子どものころの記憶がほとんどない--「歌うサイボーグ」だったさくらまや、 無職 からの再出発
かつて史上最年少演歌歌手として注目されたさくらまやも、現在大学4年生。自力で学費を払い、この夏、庭つき一軒家を購入したが、一転“無職”に……。「歌うサイボーグだった」と自らを振り返る、かつての「演歌少女」のターニングポイントは、まさに今。ピンチは果たして、チャンスに変わるのか…?(取材・文:山野井春絵/撮影:殿村誠士/Yahoo!ニュース 特集編集部)
無職になった演歌歌手
小学生の演歌歌手として一躍名を馳せ、TV・舞台で子役としても活躍したさくらまや。あどけない瞳に、小柄な体。そこから発せられるパンチのある歌声が、印象深かった。デビュー当時10歳だったさくらも、現在22歳。大学4年生になり、卒業論文を執筆中だ。 高校に進学してからは「学業に専念したい」と芸能活動をペースダウンしていたが、祭りなど地方営業のオファーは多く、毎夏ミュージカルにも出演するなど、仕事と学業の両立を器用にこなしていた。つまり、小学生の頃から、きちんと稼ぎ続けていた。大学の学費も、すべて自己捻出している。今年に入って、郊外に広々とした庭つきの一戸建ても購入。挫折知らずの人生だった。 そう、2020年の夏までは。

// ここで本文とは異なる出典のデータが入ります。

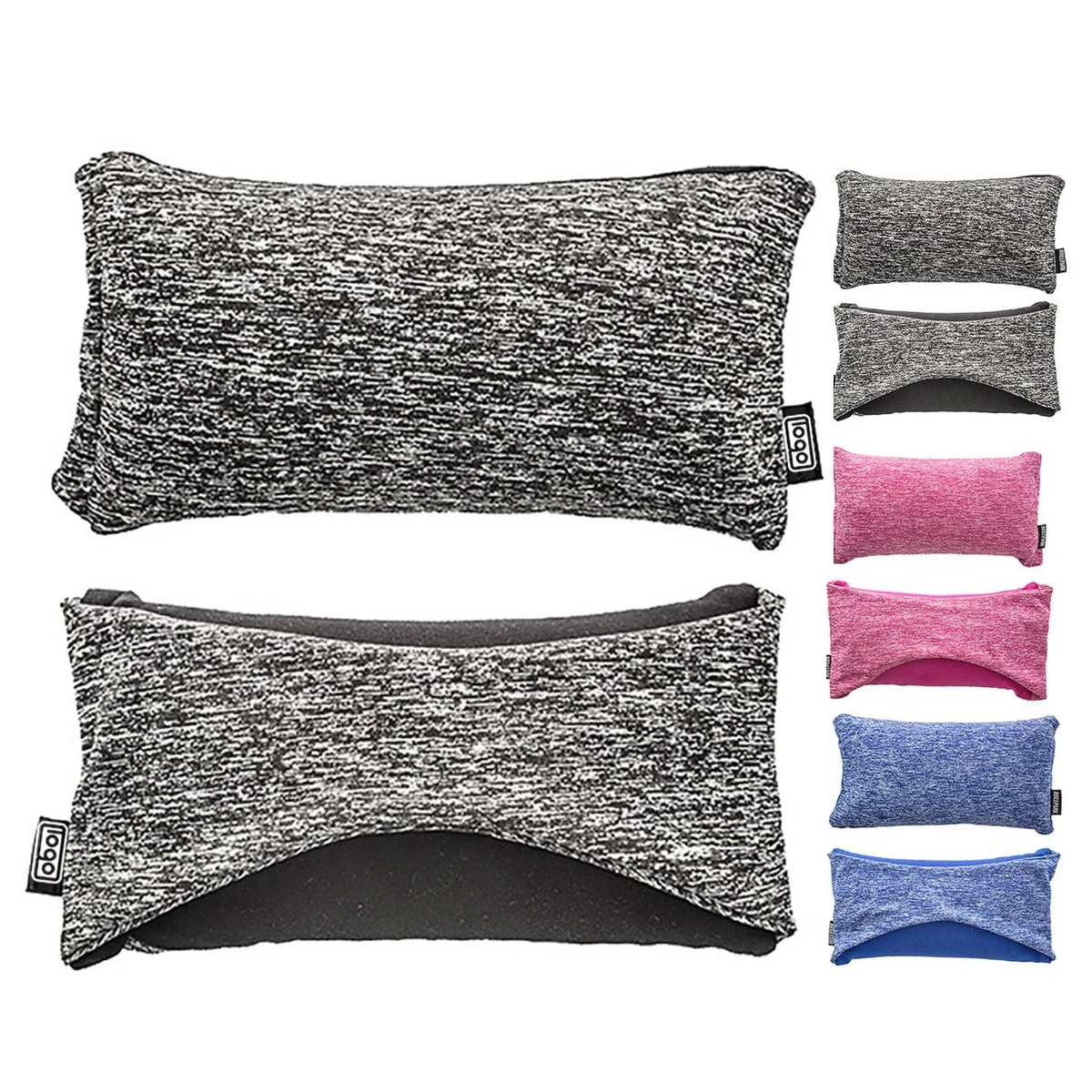2-in-1 Travel Pillow & Eye Mask 1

今年7月 家を買った だけど8月 無職に 22歳で建てた演歌御殿 ローン地獄 まだ2回しか払ってない 月末怖い 悔しくて一人(サンドバックを殴る蹴る) 気づけば朝(拳から血が出てる) 払っていけるのは自分自身だけ それだけさ 大人を信じて今は無職 だから本音言うよ 演歌なんて歌いたくない アニソン歌いたい 「おばあちゃんのため紅白出たい」 そんなもん全部嘘 本当はお祭りの営業だけやってたい 個人事務所よ 立ち上がれ お仕事ちょうだい これは、さくらがバラエティ番組で熱唱し、話題を呼んだ『紅蓮華』の替え歌『不安げ』の歌詞だ。昨年末には同番組で続編『不安げII』を披露し、「人生最大の恥晒した すると仕事きたよ!」と歌い上げ、再び茶の間を沸かせた。 あの健気な小学生演歌歌手だった彼女に、いったい何が起こったのか。 さくらが両親と暮らす、茨城県取手市の“演歌御殿”を訪ねた。